The strength of this study was comparison of QOL considering anxiety and depression symptoms in an acceptable sample size of IBS patients. To recognize the IBS patients accurately, the gastroenterologist and not a general practitioner examined the participants. The clinical psychiatrist supervised and assisted the participants to complete the questionnaires precisely and completely.

One limitation of this study is evaluating just the outpatients. This study included IBS patients who referred to the gastroenterology clinic as an outpatient, and patients with a history of hospital admission for evaluation of abdominal pain were excluded. Therefore, the results of this study cannot be generalized to all IBS patients, especially those with severe symptoms who need hospitalization for further managements and even those with mild symptoms that do not consult a physician for their symptoms.

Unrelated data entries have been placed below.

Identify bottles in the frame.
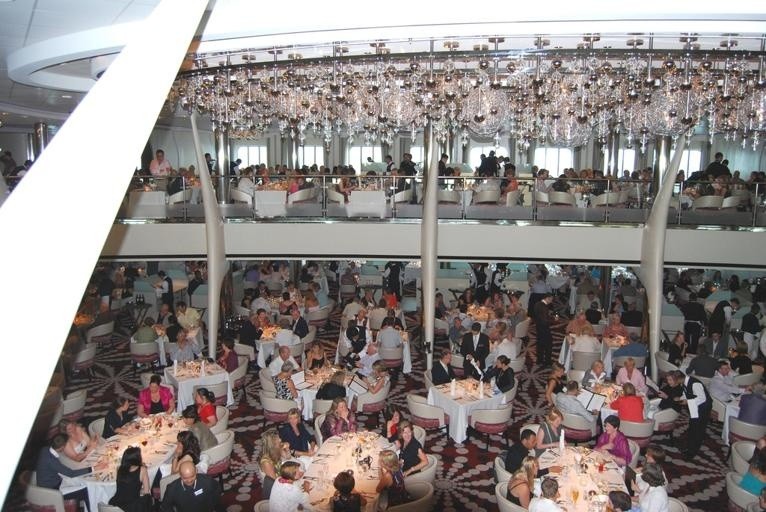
[478,381,485,400]
[224,314,243,329]
[134,293,144,304]
[450,378,456,396]
[558,428,565,451]
[172,359,178,376]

The use of cross sectional design is the second limitation of this study, since the changes of QOL after proper management could not be evaluated. Considering the conversion of subtypes into one another in the natural course of disease, this cross sectional study has a limited value for the evaluation of QOL, anxiety, and depression symptoms in IBS subtypes [10].

Future work

Longitudinal prospective study to assess the changes of QOL after proper management, and evaluation of factors affecting QOL in Iranian IBS subtypes including those with severe symptoms (inpatients) and those with mild symptoms (non-consulters in general population) is recommended.

Conclusions

This cross sectional study conducted on a sample of Iranian IBS patients referred to a secondary health care center showed that: 1) the mean QOL, anxiety and depression symptom scores were not different among subtypes. 2) QOL was inversely correlated with anxiety. Therefore, it seems reasonable to manage anxiety symptom in IBS patients to increase their QOL.